3-2. Characteristics and their influence on machining

(1) The hardness is 1.5~2.0 times higher than the workpiece material, which can replace the front tool face for cutting, protecting the cutting edge and reducing the wear of the front tool face. However, the debris falling off when the debris flows through the tool-workpiece contact area will cause wear on the tool back tool face.

(2) After the formation of chip nodules, the working Angle of the tool increases significantly, which plays a positive role in reducing chip deformation and cutting force.

(3) Because the chip nodules protrude outside the cutting edge, the actual cutting depth increases, affecting the dimensional accuracy of the workpiece.

(4) Chip nodules will cause a "furrow" phenomenon on the workpiece surface and affect the roughness of the workpiece surface.

(5) The debris will bond or embed into the workpiece surface, causing hard points and affecting the quality of the workpiece's processed surface.

From the above analysis, we can see that chip nodules are unfavorable to cutting, especially finishing.

3-3. Control measures

Do not make the chip bottom material and the front cutter surface bonding or deformation strengthening, which can avoid the generation of debris nodular to this day can take the following measures.
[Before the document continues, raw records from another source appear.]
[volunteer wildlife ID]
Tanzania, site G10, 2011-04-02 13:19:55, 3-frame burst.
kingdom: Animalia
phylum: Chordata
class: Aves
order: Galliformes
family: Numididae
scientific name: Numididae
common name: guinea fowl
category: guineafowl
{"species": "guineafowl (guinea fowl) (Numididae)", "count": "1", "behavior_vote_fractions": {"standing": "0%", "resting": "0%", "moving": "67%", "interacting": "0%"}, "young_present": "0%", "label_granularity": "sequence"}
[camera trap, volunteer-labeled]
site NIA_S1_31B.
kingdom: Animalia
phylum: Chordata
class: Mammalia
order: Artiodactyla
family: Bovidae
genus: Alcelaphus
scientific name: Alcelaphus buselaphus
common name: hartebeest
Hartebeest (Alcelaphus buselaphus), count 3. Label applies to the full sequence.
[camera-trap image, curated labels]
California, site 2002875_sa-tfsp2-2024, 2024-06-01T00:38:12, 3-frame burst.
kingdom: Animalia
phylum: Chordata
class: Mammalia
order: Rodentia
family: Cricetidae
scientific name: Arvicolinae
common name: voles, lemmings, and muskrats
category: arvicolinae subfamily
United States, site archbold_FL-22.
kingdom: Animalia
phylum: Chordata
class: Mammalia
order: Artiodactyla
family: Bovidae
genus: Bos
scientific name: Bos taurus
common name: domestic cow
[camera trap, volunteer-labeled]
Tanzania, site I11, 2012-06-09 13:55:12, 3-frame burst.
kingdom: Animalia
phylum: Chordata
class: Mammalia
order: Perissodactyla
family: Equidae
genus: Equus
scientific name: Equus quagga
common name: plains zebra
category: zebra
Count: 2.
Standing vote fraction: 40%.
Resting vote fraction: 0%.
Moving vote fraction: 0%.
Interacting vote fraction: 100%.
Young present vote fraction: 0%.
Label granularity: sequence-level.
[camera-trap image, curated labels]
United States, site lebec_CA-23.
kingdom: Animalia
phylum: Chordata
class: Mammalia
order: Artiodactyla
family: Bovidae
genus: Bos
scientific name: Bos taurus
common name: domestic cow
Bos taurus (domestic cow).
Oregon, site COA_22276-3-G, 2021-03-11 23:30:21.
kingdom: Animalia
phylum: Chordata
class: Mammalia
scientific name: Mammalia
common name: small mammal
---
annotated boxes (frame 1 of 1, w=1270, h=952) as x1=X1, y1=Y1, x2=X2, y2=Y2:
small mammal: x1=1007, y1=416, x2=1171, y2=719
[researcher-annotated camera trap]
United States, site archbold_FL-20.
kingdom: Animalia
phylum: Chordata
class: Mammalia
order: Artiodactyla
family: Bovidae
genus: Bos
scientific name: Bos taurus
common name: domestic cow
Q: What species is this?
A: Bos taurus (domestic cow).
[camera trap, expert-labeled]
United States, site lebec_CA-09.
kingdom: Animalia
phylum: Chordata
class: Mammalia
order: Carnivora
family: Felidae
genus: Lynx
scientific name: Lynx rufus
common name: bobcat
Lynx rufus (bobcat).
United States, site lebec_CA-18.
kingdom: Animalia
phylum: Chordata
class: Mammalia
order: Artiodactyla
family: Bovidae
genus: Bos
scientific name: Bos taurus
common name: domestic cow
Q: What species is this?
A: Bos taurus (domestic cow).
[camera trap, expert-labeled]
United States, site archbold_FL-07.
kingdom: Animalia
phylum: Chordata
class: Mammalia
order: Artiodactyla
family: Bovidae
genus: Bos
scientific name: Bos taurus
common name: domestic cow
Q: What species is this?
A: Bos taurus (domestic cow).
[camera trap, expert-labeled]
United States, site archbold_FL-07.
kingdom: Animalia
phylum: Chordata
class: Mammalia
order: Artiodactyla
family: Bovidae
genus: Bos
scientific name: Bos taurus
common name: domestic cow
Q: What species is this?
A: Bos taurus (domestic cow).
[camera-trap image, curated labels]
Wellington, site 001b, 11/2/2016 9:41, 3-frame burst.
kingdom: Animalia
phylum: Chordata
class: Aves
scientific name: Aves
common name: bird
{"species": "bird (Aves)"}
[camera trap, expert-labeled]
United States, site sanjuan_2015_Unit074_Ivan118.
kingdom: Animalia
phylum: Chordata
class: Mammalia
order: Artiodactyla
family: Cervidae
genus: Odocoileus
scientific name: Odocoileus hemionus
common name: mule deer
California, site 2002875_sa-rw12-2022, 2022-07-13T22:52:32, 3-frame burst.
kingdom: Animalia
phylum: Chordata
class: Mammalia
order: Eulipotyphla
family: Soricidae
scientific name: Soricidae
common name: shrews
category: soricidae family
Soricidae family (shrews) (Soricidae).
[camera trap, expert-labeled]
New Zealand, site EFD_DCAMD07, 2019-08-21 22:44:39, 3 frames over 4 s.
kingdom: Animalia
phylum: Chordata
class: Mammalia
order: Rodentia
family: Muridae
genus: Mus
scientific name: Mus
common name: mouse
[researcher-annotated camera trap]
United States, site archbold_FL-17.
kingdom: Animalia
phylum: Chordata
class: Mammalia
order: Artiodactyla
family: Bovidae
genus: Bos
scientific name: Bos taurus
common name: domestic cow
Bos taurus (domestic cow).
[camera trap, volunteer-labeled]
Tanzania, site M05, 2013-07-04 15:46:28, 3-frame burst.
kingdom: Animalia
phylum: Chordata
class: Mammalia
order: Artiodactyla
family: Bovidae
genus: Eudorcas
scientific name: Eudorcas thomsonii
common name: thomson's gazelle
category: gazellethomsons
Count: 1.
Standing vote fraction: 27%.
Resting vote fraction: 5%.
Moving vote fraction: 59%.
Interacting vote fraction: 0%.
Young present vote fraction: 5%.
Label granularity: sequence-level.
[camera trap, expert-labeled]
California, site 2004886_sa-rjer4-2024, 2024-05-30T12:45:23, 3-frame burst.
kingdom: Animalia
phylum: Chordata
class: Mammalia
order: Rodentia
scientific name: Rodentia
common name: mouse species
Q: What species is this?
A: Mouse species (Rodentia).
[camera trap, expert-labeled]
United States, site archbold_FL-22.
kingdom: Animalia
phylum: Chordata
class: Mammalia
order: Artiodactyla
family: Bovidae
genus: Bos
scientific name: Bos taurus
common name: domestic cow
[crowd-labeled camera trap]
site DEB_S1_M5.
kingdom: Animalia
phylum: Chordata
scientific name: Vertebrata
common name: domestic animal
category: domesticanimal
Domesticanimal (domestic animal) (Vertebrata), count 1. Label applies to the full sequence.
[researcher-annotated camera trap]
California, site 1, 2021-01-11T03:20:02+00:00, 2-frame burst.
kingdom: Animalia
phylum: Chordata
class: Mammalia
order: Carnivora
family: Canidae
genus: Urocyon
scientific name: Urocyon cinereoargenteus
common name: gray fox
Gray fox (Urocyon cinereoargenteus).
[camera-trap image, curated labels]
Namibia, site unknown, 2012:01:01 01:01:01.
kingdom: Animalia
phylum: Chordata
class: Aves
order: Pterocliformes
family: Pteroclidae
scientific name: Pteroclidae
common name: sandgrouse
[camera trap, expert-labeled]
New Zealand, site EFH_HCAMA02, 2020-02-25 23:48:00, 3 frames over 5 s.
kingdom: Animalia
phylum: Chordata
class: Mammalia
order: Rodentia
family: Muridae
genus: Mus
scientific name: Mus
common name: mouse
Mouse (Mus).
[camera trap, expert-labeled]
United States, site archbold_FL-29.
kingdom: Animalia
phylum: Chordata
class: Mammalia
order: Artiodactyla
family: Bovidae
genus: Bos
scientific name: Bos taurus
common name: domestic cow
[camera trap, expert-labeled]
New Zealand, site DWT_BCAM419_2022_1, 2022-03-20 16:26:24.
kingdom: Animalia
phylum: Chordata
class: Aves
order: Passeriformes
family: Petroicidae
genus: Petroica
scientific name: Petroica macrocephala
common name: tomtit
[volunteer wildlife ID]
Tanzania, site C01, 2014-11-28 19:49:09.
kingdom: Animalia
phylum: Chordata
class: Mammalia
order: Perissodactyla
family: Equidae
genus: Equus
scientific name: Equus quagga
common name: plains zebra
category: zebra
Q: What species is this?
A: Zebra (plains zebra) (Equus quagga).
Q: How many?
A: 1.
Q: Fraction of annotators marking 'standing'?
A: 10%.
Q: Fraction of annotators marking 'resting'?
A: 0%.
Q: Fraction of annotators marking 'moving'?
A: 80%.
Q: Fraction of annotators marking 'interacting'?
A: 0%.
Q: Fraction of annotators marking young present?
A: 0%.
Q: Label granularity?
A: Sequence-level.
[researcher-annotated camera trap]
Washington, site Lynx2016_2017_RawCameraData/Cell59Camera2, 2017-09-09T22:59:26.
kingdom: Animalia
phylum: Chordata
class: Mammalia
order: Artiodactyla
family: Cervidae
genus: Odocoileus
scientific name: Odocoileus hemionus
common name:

(1) Reduce the roughness of the front tool surface. 

(2) Increase the front Angle of the tool. 

(3) Reduce the cutting thickness. 

(4) Adopt low-speed or high-speed cutting to form chip nodules to avoid the easy cutting speed. 

(5) Appropriate heat treatment of the workpiece material to improve its hardness and reduce plasticity. 

(6) The cutting fluid with good anti-bonding performance (such as extreme pressure cutting fluid containing sulfur and chlorine) is used.